Déchets: demande d’enquête pénale

Image caption Une décharge toxique à Abidjan en 2006.

Amnesty International et Greenpeace demandent l'ouverture d'une enquête pénale au Royaume-Uni contre la société Trafigura sur le déversement en 2006 de déchets toxiques.

Le déversement de résidus toxiques du cargo Probo Koala à Abidjan en août 2006 avait causé la mort de 17 personnes et près de 100.000 intoxications, selon la justice ivoirienne

Dans un rapport intitulé "Une vérité toxique" rendu public mardi, résultat de 3 années d'enquête, les deux ONG dénoncent la "la succession tragique des défaillances à l'origine d'un désastre sanitaire, politique et environnemental".

Pour les deux ONG, Trafigura a pris "un grand nombre de décisions cruciales à l'origine du désastre".

La société néerlandaise, spécialisée dans le transport dont le siège est aux Pays-Bas et avec des bureaux à Londres, a toujours démenti toute malversation, et assure que les déchets n'étaient pas dangereux.

Selon Trafigura, le rapport contient des inexactitudes et simplifie des question juridiques complexes.

--------------------------------------------------

=== CONSIGNE ===
Reproduisez l'extrait de l'article sur les déchets toxiques d'Abidjan qui commence aux mots « Pour les deux » et s'arrête après les mots « n'étaient pas dangereux. ». Les items ne jouent aucun rôle dans cet exercice.

=== DONNÉES EXTRAITES ===
--------------------------------------------------

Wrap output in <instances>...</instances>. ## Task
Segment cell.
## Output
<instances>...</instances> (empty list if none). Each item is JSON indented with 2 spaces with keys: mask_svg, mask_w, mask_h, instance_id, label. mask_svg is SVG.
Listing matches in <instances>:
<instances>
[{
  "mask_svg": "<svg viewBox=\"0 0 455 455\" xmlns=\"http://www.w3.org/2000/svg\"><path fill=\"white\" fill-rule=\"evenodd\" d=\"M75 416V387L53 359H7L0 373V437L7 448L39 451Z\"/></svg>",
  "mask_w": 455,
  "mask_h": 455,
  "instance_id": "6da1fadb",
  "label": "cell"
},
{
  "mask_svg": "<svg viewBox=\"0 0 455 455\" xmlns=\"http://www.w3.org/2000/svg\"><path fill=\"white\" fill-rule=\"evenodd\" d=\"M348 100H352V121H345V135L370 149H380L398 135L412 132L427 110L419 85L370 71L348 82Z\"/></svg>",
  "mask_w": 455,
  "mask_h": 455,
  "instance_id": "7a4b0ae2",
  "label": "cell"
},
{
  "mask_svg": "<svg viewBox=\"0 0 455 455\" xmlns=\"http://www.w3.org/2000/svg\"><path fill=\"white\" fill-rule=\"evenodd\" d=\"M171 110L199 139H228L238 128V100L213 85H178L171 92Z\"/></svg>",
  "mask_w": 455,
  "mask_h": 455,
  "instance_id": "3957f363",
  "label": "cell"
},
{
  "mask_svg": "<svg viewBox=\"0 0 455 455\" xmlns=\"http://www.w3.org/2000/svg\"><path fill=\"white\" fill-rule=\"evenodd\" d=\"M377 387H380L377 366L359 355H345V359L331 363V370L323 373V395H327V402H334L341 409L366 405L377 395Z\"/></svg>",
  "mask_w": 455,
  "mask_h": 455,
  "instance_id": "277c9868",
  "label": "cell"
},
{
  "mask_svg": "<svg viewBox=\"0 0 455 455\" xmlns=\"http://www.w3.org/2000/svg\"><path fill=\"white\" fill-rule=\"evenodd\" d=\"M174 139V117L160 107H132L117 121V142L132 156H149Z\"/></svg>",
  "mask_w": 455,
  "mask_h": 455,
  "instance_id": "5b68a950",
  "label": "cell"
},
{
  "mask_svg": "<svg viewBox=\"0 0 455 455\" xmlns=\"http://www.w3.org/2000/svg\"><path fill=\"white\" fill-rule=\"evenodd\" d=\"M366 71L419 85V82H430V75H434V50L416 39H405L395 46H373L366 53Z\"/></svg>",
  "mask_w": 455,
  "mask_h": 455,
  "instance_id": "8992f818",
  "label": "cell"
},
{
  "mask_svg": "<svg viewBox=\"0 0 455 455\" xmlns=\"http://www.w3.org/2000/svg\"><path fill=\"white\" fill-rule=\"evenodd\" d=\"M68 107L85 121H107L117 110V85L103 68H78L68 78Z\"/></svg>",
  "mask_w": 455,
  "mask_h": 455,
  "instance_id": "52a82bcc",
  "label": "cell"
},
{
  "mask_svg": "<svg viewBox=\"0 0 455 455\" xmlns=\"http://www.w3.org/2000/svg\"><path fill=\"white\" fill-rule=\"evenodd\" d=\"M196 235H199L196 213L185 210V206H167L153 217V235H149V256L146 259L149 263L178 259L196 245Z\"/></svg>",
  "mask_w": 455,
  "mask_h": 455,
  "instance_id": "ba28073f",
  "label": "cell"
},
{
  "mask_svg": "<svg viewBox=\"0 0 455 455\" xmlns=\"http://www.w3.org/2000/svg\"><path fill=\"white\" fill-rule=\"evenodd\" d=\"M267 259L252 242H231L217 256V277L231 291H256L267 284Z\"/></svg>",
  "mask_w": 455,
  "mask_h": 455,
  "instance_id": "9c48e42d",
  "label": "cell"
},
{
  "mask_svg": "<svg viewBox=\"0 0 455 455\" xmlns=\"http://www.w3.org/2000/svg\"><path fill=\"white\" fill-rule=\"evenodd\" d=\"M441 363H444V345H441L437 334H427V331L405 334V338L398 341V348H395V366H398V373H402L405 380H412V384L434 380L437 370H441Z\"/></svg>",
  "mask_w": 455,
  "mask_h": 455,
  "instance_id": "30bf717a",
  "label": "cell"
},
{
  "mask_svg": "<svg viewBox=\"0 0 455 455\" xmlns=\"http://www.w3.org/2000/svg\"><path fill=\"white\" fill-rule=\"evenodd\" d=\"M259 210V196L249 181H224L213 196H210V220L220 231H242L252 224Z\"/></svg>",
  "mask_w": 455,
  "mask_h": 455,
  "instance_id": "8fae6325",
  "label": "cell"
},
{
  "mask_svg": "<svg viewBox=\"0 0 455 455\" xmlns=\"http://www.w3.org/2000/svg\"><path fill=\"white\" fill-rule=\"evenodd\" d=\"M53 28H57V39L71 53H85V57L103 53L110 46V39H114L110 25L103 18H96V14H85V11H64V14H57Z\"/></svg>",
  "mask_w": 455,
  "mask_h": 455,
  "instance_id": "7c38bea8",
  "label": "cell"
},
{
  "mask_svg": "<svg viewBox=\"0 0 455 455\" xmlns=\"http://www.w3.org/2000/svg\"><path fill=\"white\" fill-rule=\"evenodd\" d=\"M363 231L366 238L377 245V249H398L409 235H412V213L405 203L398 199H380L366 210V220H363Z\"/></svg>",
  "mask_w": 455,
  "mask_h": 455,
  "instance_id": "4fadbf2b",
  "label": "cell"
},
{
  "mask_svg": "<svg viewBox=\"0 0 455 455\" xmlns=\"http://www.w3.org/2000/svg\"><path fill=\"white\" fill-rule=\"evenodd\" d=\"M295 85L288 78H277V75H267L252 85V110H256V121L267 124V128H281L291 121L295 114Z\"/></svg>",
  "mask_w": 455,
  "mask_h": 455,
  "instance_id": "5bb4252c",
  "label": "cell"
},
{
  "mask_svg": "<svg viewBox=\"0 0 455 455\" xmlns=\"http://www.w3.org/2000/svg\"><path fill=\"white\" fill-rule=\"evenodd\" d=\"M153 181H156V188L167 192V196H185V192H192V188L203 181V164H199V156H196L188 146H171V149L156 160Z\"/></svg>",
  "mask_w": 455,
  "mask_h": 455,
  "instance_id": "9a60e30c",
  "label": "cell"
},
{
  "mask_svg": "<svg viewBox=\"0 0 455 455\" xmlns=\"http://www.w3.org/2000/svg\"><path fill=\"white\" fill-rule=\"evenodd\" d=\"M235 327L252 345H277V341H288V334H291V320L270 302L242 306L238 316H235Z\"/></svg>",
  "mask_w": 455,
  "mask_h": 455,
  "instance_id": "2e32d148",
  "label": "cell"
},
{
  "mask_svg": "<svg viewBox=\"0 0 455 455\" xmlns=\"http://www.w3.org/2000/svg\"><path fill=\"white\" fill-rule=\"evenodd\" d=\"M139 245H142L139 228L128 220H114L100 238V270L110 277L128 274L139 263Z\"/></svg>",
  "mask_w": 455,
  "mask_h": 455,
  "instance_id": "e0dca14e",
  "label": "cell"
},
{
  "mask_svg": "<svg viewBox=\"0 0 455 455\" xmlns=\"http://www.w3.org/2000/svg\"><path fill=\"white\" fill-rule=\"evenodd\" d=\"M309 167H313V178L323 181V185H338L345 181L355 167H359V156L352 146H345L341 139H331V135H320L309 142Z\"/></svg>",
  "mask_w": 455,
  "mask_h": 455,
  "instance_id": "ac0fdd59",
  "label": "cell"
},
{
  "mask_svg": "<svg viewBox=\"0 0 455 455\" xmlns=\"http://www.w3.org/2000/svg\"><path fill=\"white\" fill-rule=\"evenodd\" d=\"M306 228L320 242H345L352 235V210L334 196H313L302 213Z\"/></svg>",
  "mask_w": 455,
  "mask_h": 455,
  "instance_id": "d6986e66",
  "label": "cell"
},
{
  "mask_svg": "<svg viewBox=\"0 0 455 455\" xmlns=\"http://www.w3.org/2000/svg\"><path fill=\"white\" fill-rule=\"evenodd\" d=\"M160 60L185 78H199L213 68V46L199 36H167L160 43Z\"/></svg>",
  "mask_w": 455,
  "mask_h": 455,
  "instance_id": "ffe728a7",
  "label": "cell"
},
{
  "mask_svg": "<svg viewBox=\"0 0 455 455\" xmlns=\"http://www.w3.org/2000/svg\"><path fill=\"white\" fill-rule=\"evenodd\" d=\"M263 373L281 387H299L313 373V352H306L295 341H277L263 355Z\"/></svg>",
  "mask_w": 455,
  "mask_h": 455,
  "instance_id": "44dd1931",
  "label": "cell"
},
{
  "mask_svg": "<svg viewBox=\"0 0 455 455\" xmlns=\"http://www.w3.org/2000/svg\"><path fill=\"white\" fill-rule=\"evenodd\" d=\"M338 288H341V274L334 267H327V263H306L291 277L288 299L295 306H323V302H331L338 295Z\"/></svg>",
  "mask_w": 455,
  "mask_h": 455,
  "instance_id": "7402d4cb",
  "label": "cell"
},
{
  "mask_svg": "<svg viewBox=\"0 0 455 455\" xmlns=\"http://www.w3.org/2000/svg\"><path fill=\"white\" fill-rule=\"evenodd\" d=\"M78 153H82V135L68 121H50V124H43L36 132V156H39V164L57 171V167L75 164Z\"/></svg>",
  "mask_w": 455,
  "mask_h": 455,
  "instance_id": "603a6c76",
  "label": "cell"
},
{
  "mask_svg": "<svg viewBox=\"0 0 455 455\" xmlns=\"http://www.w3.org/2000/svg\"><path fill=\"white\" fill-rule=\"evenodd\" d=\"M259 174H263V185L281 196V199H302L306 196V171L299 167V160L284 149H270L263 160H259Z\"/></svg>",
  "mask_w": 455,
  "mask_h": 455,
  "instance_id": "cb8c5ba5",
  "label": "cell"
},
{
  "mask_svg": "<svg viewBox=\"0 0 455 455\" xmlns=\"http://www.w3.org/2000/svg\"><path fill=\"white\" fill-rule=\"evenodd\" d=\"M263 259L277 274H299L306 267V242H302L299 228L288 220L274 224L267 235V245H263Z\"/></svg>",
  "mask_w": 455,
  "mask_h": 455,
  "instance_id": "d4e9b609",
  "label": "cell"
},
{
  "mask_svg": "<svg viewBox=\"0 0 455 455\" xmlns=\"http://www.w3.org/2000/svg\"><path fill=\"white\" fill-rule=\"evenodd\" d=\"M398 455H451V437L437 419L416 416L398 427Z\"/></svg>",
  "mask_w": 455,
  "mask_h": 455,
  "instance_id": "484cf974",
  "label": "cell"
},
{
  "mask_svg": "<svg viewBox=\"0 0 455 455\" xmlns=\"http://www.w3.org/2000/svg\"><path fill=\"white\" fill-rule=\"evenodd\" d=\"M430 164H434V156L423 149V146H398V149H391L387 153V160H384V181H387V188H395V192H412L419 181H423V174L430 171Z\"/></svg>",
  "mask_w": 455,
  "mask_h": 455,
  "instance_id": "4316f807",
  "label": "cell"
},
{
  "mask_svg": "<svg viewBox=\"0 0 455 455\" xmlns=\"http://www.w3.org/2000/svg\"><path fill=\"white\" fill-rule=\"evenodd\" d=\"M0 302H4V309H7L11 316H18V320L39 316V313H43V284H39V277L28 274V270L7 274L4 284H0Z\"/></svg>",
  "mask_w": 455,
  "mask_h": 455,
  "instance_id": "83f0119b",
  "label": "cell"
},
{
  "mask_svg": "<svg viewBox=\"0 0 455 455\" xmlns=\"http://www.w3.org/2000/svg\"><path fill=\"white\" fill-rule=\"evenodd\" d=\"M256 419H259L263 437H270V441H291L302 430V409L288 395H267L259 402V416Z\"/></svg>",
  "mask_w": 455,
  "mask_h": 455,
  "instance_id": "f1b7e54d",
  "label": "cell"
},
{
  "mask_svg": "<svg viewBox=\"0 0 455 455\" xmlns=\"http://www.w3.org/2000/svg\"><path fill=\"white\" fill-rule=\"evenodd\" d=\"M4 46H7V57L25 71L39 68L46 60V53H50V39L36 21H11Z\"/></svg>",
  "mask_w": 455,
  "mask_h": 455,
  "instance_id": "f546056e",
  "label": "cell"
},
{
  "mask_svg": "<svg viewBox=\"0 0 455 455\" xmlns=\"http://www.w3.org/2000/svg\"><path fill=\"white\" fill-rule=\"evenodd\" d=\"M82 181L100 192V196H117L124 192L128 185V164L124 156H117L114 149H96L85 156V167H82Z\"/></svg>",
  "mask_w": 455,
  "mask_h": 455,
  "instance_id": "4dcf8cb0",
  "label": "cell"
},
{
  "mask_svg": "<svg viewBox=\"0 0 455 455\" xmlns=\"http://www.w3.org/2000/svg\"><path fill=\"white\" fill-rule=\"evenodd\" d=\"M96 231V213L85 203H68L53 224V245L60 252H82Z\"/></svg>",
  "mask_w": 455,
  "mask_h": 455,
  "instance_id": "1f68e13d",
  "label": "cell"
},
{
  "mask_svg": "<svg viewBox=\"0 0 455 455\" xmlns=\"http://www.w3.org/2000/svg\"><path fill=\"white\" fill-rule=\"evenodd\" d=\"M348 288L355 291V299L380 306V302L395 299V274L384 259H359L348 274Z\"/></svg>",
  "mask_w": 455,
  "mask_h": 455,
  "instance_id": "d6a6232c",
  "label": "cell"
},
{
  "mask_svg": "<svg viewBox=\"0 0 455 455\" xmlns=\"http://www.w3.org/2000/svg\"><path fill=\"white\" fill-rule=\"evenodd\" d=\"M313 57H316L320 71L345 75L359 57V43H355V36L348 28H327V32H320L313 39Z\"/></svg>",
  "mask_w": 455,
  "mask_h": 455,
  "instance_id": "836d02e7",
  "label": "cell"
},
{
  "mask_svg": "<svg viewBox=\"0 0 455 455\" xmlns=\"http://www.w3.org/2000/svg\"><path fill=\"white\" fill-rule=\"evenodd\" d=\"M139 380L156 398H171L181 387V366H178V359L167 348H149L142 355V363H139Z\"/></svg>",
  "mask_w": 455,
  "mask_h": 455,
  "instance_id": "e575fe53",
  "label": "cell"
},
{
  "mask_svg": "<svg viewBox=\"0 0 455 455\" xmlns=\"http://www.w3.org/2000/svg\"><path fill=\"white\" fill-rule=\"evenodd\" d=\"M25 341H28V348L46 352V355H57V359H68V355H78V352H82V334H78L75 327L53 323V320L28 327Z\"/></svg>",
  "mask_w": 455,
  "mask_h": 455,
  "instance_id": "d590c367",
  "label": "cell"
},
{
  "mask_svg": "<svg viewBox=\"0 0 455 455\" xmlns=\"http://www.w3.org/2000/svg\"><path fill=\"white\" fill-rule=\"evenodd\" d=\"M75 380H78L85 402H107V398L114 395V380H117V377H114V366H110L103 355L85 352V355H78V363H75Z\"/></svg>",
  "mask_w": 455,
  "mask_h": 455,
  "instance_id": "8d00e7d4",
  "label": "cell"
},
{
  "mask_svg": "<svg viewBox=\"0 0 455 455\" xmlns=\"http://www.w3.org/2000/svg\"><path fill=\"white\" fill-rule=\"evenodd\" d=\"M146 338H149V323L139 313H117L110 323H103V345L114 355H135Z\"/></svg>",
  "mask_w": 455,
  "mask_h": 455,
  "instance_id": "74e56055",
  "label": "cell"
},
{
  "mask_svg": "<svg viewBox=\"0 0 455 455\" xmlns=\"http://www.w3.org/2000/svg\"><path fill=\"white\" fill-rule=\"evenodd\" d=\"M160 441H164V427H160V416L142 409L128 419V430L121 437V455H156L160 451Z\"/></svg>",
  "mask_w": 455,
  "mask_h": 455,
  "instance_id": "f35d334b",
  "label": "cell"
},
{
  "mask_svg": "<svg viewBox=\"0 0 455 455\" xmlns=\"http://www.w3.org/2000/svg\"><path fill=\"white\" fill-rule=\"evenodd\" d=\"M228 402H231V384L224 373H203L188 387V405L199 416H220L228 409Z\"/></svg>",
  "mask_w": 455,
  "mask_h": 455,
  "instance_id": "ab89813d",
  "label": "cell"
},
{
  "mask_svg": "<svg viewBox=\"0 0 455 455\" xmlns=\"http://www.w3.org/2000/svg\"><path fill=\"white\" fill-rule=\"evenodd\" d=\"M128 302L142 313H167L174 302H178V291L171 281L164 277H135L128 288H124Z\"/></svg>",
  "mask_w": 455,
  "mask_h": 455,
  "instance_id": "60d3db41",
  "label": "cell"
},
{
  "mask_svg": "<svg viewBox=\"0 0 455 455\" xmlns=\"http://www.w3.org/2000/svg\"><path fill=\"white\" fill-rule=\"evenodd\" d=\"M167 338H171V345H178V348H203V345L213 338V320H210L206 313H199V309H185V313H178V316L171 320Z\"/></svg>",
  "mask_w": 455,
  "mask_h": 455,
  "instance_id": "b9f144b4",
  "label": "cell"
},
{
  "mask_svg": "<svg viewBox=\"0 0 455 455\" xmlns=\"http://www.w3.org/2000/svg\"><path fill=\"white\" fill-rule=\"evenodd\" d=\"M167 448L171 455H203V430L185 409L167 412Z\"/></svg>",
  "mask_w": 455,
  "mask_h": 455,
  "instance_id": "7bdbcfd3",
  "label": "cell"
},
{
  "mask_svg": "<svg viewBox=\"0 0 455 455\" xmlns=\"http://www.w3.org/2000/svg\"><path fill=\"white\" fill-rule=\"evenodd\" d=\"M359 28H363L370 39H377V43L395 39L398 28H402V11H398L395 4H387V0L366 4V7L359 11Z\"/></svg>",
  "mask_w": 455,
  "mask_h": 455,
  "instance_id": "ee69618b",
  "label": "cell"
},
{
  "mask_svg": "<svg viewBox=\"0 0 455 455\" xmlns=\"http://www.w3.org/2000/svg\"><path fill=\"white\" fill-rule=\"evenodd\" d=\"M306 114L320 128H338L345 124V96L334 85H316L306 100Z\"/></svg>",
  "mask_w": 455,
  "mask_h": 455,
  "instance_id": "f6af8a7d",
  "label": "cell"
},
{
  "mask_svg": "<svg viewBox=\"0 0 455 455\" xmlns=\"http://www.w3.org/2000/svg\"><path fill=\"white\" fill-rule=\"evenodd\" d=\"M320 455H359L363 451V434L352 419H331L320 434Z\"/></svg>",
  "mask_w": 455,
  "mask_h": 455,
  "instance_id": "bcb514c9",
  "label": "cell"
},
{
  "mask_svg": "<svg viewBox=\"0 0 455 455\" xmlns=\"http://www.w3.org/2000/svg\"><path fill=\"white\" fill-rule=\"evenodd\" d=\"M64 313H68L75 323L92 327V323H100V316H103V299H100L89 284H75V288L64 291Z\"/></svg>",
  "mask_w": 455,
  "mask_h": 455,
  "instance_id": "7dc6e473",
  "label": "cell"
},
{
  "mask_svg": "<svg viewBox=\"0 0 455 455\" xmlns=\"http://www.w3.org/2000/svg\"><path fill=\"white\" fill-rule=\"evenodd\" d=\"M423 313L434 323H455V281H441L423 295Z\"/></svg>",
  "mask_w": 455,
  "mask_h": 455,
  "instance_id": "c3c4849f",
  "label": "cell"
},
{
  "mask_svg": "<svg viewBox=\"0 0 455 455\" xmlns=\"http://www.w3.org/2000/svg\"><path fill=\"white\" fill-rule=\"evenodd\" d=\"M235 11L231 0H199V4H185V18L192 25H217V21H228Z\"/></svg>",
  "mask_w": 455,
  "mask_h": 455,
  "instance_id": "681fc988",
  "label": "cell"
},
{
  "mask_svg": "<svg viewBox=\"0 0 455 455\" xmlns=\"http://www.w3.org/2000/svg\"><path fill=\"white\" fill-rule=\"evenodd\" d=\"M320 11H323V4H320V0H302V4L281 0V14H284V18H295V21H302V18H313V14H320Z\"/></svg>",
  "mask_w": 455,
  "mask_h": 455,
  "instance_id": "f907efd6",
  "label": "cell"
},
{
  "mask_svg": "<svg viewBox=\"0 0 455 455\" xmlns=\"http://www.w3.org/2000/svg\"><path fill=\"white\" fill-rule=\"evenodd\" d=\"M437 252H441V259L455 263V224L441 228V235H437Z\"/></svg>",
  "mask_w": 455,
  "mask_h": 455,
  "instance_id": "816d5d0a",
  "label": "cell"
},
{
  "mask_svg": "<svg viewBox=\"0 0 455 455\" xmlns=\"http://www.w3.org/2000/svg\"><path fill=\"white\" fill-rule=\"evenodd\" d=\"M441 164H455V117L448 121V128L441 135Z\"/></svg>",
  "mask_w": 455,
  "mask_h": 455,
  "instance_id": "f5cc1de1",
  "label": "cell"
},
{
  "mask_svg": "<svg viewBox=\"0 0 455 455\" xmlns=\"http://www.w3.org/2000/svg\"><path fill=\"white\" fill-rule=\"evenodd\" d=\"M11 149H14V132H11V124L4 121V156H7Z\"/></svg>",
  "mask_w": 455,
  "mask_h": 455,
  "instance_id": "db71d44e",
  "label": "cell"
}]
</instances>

--------------------------------------------------

=== RÉSULTAT ===
Pour les deux ONG, Trafigura a pris "un grand nombre de décisions cruciales à l'origine du désastre".

La société néerlandaise, spécialisée dans le transport dont le siège est aux Pays-Bas et avec des bureaux à Londres, a toujours démenti toute malversation, et assure que les déchets n'étaient pas dangereux.